How many times I’ve stood before the casket, wishing I knew how to pray for souls and answers, but feeling nothing but the rush of the close call, the dodged bullet, the next in a long line of escapes to make Houdini proud. How many times I’ve morphed and adapted to be whatever I decided to be and left these boys, loyal soldiers and brave volunteers in the wake of my madness? In how many ways am I no better than the generals who hide far from the fight, I condemn for their egos and bloodlust.

I can’t offer an apology to these ghosts who sit before because me, I don’t think they hear me. They sit in the sullen solitude with me, and I feel a very large piece of me has died as each one them has died until nothing of the energetic young criminal I was once remains, all that remains is me. An empty vessel full of remembrance that wakes at three in the morning, and after that is rarely allowed to fall back to sleep.

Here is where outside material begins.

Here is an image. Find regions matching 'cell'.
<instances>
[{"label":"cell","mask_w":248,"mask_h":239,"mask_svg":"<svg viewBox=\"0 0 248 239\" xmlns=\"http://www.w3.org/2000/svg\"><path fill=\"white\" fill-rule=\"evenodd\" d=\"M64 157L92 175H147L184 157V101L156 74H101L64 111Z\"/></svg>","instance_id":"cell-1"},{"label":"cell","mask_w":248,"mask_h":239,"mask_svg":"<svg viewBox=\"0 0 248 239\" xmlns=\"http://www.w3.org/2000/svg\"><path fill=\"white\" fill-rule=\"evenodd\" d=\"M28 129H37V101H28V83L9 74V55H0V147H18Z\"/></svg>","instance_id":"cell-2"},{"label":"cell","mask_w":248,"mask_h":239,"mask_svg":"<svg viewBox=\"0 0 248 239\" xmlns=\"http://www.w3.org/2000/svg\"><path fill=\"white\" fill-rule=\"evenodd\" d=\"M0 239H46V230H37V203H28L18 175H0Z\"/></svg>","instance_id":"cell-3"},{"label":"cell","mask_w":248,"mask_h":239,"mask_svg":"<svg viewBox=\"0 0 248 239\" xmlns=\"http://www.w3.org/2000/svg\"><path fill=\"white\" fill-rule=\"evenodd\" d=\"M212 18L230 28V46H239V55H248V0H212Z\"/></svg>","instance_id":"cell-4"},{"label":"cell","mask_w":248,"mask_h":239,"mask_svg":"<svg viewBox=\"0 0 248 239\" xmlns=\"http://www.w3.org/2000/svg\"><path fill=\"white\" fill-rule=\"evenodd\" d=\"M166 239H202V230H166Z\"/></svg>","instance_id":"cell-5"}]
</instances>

I’ll sit in congress with my ghosts again this New Year’s Eve and ponder again why I’ve escaped their fate. Knowing I’m not more worthy or gifted, simply lucky. Blessed or cursed my entire life with dumb luck and escaping a half step ahead of what chases me. I’ll sit with them now and wonder when my luck finally runs out and I join them, and I’m asked to account and confess my sins, what will I say to explain my betrayal.